• Aufgabe A
Gib den Textauszug von „Dieses Buch weist“ bis einschließlich „hatte einen Sinn.“ wortgetreu wieder.
• Aufgabe B
Führe den Text über das Erlebnis in Taizé und den Weg zu Platon nach seinem letzten Satz weiter.
━━ Textauszug ━━
Dieses Buch weist einen spirituellen Weg, der mitten ins Leben führt, vor nichts haltmacht und gerade darin so ungemein menschlich ist. Genau deswegen ist es mein ‚Evangelium der Liebe‘.
Ich war noch keine 18 Jahre alt, da fuhr ich mit zwei Schulkameraden nach Taizé. Dort, in der alten romanischen Dorfkirche, ging mir das Herz auf und eine unerklärliche und unerwartete Woge der Liebe durchflutete mich. Allem fühlte ich mich da verbunden. Ich war verliebt: in Gott und die Welt, diesen Ort und natürlich auch in ein Mädchen aus dem Nachbarzelt. Religion und Eros begegneten mir als eine Einheit. Die Welt war schön und ich war glücklich. Das Leben hatte einen Sinn.
So ging es los. Ein Geschenk war mir gemacht. Und – ohne, dass ich das damals so hätte sagen können – nun wuchs in mir der Wunsch, mich seiner würdig zu erweisen: Ich wollte etwas weitergeben von dem, was mir widerfahren war – und ich wollte es verstehen. Also beschloss ich, Theologie zu studieren, und schrieb mich an der kirchlichen Hochschule Bethel ein. Allein dort fand ich nichts von dem, was mir heilig und wichtig war. Nicht in der Theologie, aber in der Philosophie. Ich stieß auf Platon – und verliebte mich erneut: in ihn, seine Philosophie, seine Bücher.
━━━
━━ Bereitgestelltes Material ━━
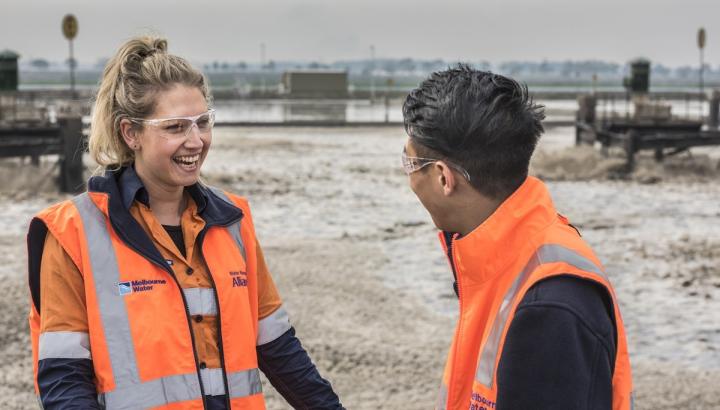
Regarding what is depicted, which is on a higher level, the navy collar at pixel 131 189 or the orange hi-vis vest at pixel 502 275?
the navy collar at pixel 131 189

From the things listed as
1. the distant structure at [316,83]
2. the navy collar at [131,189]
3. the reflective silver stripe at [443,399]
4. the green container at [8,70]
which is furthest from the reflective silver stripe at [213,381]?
the distant structure at [316,83]

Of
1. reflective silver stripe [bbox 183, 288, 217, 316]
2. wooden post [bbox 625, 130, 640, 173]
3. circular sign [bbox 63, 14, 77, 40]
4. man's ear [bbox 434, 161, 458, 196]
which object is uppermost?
circular sign [bbox 63, 14, 77, 40]

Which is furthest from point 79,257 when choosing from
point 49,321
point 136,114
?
point 136,114

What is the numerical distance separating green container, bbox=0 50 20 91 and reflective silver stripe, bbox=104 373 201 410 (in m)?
21.6

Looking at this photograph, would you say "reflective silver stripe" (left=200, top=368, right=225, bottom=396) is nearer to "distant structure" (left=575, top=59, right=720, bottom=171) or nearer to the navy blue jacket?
the navy blue jacket

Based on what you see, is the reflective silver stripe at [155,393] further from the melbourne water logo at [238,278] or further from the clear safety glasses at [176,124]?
the clear safety glasses at [176,124]

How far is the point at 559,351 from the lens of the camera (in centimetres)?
168

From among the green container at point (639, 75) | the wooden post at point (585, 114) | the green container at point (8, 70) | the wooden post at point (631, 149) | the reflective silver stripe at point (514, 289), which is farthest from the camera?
the green container at point (639, 75)

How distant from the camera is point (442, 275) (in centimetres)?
970

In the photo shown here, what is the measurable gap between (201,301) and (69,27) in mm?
24514

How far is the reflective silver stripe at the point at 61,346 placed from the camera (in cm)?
236

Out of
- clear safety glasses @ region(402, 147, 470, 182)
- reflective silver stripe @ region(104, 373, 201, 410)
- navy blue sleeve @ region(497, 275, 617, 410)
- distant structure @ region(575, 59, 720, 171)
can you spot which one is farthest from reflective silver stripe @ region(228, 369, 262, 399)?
distant structure @ region(575, 59, 720, 171)

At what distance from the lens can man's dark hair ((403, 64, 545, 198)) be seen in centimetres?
192

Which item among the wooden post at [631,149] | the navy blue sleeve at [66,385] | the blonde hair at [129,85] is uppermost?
the blonde hair at [129,85]
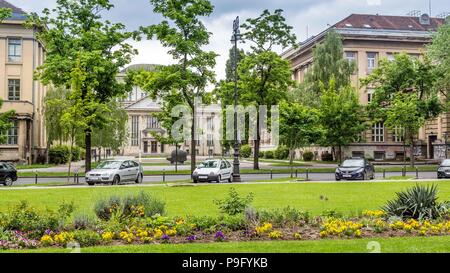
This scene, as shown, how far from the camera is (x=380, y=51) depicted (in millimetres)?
66938

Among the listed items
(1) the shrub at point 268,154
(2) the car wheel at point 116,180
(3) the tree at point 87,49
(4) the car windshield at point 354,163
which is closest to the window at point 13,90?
(3) the tree at point 87,49

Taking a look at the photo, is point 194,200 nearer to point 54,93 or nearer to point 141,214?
point 141,214

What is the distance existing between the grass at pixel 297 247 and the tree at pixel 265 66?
34.6m

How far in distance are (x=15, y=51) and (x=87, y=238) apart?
51.6 m

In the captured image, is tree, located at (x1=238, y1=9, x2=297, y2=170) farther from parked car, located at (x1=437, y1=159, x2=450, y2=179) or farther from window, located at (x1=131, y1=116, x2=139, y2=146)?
window, located at (x1=131, y1=116, x2=139, y2=146)

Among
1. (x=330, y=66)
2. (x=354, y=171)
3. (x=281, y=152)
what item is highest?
(x=330, y=66)

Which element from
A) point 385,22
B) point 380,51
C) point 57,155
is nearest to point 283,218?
point 57,155

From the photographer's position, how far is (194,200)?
19.5 metres

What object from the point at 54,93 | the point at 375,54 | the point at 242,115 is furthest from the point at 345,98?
the point at 54,93

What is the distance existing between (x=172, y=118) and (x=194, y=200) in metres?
20.2

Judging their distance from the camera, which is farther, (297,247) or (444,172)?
(444,172)

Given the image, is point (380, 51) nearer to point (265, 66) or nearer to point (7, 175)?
point (265, 66)

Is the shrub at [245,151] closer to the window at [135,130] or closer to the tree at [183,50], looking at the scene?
the window at [135,130]

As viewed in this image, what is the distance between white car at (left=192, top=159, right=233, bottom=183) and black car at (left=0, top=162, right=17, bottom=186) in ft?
35.4
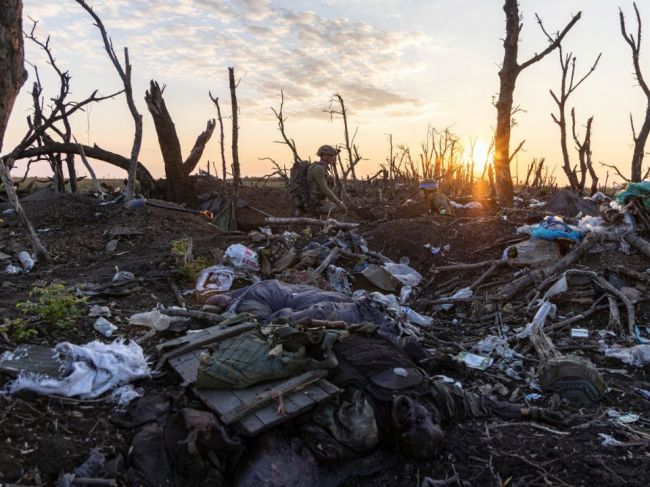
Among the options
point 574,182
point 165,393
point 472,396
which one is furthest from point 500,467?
point 574,182

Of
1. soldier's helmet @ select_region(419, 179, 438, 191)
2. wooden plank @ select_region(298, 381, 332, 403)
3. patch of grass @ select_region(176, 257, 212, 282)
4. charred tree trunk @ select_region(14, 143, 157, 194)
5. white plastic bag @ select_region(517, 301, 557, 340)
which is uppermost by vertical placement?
charred tree trunk @ select_region(14, 143, 157, 194)

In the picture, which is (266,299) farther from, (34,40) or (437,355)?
(34,40)

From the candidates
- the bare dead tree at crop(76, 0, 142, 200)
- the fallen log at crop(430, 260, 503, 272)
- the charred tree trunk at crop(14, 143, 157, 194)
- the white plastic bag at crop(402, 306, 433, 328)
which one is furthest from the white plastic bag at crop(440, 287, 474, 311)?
the charred tree trunk at crop(14, 143, 157, 194)

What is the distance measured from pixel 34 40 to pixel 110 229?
6.12 metres

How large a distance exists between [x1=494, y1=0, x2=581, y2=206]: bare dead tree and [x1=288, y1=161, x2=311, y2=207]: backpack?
14.1 feet

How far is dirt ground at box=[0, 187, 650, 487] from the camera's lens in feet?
10.2

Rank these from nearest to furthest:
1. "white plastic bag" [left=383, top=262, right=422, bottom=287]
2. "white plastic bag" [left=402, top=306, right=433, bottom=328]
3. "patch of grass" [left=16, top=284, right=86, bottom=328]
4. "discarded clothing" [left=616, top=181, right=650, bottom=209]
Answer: "patch of grass" [left=16, top=284, right=86, bottom=328] < "white plastic bag" [left=402, top=306, right=433, bottom=328] < "discarded clothing" [left=616, top=181, right=650, bottom=209] < "white plastic bag" [left=383, top=262, right=422, bottom=287]

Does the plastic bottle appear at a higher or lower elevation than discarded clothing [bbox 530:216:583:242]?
lower

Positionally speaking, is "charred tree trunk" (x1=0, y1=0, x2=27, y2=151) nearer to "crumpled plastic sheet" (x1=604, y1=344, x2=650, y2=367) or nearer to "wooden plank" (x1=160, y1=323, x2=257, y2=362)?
"wooden plank" (x1=160, y1=323, x2=257, y2=362)

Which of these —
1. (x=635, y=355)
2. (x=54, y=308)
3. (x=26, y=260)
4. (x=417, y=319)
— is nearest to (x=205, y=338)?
A: (x=54, y=308)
━━━
• Antwort A
Dieses Buch weist einen spirituellen Weg, der mitten ins Leben führt, vor nichts haltmacht und gerade darin so ungemein menschlich ist. Genau deswegen ist es mein ‚Evangelium der Liebe‘.
Ich war noch keine 18 Jahre alt, da fuhr ich mit zwei Schulkameraden nach Taizé. Dort, in der alten romanischen Dorfkirche, ging mir das Herz auf und eine unerklärliche und unerwartete Woge der Liebe durchflutete mich. Allem fühlte ich mich da verbunden. Ich war verliebt: in Gott und die Welt, diesen Ort und natürlich auch in ein Mädchen aus dem Nachbarzelt. Religion und Eros begegneten mir als eine Einheit. Die Welt war schön und ich war glücklich. Das Leben hatte einen Sinn.

• Antwort B
Eines war darunter, das mich besonders faszinierte, von dem ich aber annahm, dass ich es mir bis zuletzt aufheben müsste: das Symposion, zu Deutsch ‚das Trinkgelage‘, meist urbanisierend mit ‚Gastmahl‘ wiedergegeben. Es ist das Buch Platons über Liebe und Erotik. Und es ist das Buch, mit dem ich schon beim ersten Lesen in Resonanz ging. Denn ich ahnte: Hier würde ich eine Deutung jener wundersamen Schwingung meines Herzens, jener Sehnsucht und jenes Glückes finden, die mich seit den Tagen von Taizé bewegten. Und genau so ist es.
Ich wechselte die Fakultäten, studierte Philosophie, promovierte über Platons ‚Metaphysik der Lebendigkeit‘ – und ließ dabei das Symposion aus. Ich fühlte wohl, dass ich erst die theoretischen Grundlagen der Philosophie Platons ergründen müsse, bevor ich mich seiner Philosophie des Eros zuwenden könnte – oder seiner ‚erotischen Lebenskunst‘, wie ich das heute nenne.
Je mehr ich mich neben der Philosophie aber mit Spiritualität zu befassen begann, desto mehr zog es mich zu diesem Text. Und dann las ich ihn gründlich: „Eros ist ein Mittler zwischen Mensch und Gott“, heißt es darin. Und das verstand ich sofort. Ja, diese glühende, leidenschaftliche, schönheitstrunkene Liebe, die mir als jungem Mann ins Herz gelegt wurde, sie ist eine spirituelle Kraft. Sie lässt mich erahnen, ‚dass alles mit allem verbunden ist’, wie die Apollon-Priesterin Diotima im Symposion lehrt. Und sie erfüllt meine Seele, wo ich mich dem Leben hingebe, mich ihm ausliefere und von der Schönheit der Welt berühren lasse.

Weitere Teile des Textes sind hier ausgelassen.